When the Soviet Union collapsed, in 1991, Chechnya declared independence. Russian President Boris Yeltsin said no, and responded in late 1994 by sending in the biggest strike force since the 1979 Soviet invasion of Afghanistan. At the time, I was working for the Wall Street Journal in Moscow, and went down to the Caucasus to cover that war. It was horrific; the Chechen capital of Grozny was largely reduced to rubble. About that same time, jihadis and their financiers began arriving from the Middle East, and what had been primarily a Chechen campaign to escape Russian rule became increasingly tied to fundamentalist Islam, amid a second round of war, and refugee flows that spilled over into the neighboring Russian republics of Ingushetia and Dagestan (where the father of the Tsarnaev brothers is now living, having returned there after gaining asylum in America). These events were traumatic, and quite likely made a ferocious impression on the Tsarnaev brothers — young though they were when they left the Caucasus for America, more than a decade ago.
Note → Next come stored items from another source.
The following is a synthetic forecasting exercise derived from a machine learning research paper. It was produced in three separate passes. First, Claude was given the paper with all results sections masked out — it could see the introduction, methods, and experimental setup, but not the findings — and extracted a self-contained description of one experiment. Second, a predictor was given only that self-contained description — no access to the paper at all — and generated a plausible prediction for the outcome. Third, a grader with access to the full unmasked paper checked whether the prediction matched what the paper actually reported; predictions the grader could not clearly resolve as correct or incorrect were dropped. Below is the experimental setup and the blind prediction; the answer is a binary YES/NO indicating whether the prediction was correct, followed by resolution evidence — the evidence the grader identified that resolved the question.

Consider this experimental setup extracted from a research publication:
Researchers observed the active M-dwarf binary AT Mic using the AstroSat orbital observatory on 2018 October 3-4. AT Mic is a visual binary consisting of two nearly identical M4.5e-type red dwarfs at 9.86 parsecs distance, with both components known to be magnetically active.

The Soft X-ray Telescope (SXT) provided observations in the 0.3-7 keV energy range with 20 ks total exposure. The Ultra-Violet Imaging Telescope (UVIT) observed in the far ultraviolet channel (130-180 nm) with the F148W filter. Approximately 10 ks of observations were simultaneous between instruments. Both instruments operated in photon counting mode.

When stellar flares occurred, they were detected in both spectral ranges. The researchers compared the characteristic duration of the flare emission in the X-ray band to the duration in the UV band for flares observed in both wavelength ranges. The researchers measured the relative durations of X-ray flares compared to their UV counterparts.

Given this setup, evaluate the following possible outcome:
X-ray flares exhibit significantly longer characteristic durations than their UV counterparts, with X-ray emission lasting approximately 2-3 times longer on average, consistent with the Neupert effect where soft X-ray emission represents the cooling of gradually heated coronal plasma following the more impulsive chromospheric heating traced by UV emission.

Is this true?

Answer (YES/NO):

But do the shocks of war and displacement –however traumatic — really explain why immigrants would turn to terror, and bring bombs to the Boston Marathon?
America has a long history of welcoming refugees, from a great many places, who have been through events at least as traumatic. Among them are survivors of the Nazi concentration camps, of the North Vietnamese conquest of the South, of the genocides in Cambodia and Rwanda, of the miseries of Haiti, and of the prisons of such countries as China or Cuba. Whatever the difficulties they might have found in adapting to life in America — or life in general — many have made good use of the freedom and opportunities America ensures. None of these refugees have turned to such projects as terrorist attacks; none have waded into a festive crowd to spread wanton agony by planting bombs built to kill or blow the legs off whoever happened to be there at the time.
There’s an argument to be made that the miseries of the Chechens created an opening for the lure of jihad. But the record suggests that such traumas as a history of war and exile do not by themselves lead refugees living in America to plot or commit terrorism. It is when jihad enters the picture that the bombs go off.